Ogni scena sembra un quadro. Nessun dettaglio è mai lasciato al caso, colori sempre vivaci e soft, la disposizione degli
oggetti, e il posizionamento dei personaggi in un dato punto in quell’esatto momento, fanno sì che si possa
tranquillamente dire che i suoi film siano una lunga sequenza di dipinti curati nei minimi dettagli, ognuno dotato di
tavolozza precisa e schema intrinseco.
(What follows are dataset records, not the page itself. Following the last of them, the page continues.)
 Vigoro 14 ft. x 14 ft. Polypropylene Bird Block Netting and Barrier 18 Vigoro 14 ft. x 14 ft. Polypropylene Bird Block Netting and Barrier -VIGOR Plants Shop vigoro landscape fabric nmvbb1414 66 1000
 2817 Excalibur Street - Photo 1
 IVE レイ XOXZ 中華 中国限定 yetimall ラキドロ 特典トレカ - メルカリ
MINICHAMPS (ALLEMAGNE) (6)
Fondamentale è l’uso di obiettivi grandangolo, usati sempre perché deformano
leggermente l'immagine ai lati, dando quell’effetto che si riscontra in ogni suo film, dove i personaggi stessi guardano
dentro alla camera di ripresa, così da creare un maggiore legame empatico con il pubblico.
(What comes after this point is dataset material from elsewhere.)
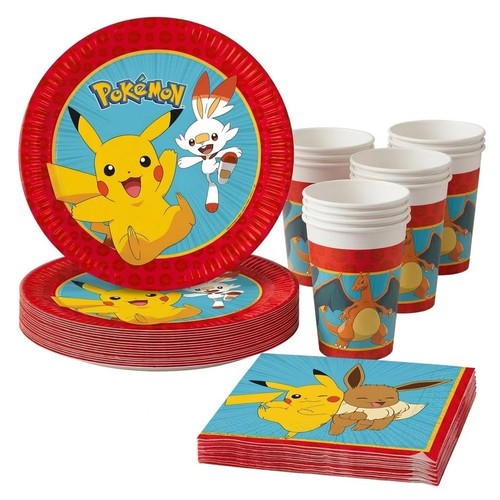 Set party pokemon - party, next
Le riprese seguono uno schema orizzontale o verticale, dando così modo di “seguire” il protagonista, divenendo così un
osservatore stesso del suo percorso narrativo, dandone una visuale teatrale della ripresa.
Andreson ha più volte affermato di essersi ispirato al lavoro e allo stile di registi del calibro di Kubrick, Scorsese, e
Truffaut.
Cast.
Come molti registi, anche Anderson ha degli attori-feticcio. Su tutti spicca l’amico di sempre Owen Wilson, che appare in
quasi tutte le pellicole, Jason Schwartzman e naturalmente Bill Murray, che Anderson ha reso tragico, triste, dolce e
melanconico allo stesso tempo. A loro si accompagnano sempre schiere di volti noti del grande schermo, come Natalie
Portman, Angelica Houston, Edward Norton, Bruce Willis, Gwyneth Paltrow, Willem Dafoe, Ralph Fiennes, per citarne
alcuni.
L’evoluzione di Anderson come regista e sceneggiatore è di pari passo ai suoi personaggi, se prendiamo Bottle Rocket
(1996), la prima pellicola del regista, dove il rapporto di famiglia andersoniana ha inizio, vediamo dei genitori
completamente assenti; proseguendo con Rushmore invece, i ruoli grandi-piccoli sono opposti ed invertiti; in The Royal
Tenenbaums troviamo due generazioni, genitori e figli, disastrati per colpa di un padre immaturo ed irresponsabile; tutto
si conclude con Moonrise Kingdom, dove l’angoscia del distacco è incarnata in Sam e Suzy, e nella loro tormentata storia
d’amore, fatta di fughe, capi scout e genitori contrari. Con la sua ultima opera, Grand Budapest Hotel, Wes Anderson
abbandona il legame con la famiglia biologica, ma aggiunge al suo rapporto genitori-figli uno spunto in più, il rapporto tra
Zero e Mr. Gustave, un rapporto tra padre–figlio più che capo e sottoposto. Qui non ci sono famiglie contro bensì è proprio
la storia stessa a mettersi in mezzo al rapporto tra il brillante Mr. Gustave e il giovane Lobby boy Zero.
Quindi si può affermare, con dato di fatto, come i Tenenbaum, come il capitato Zissou e il giovane Zero, anche Wes
Anderson è cresciuto, diventato un vero e proprio regista di culto.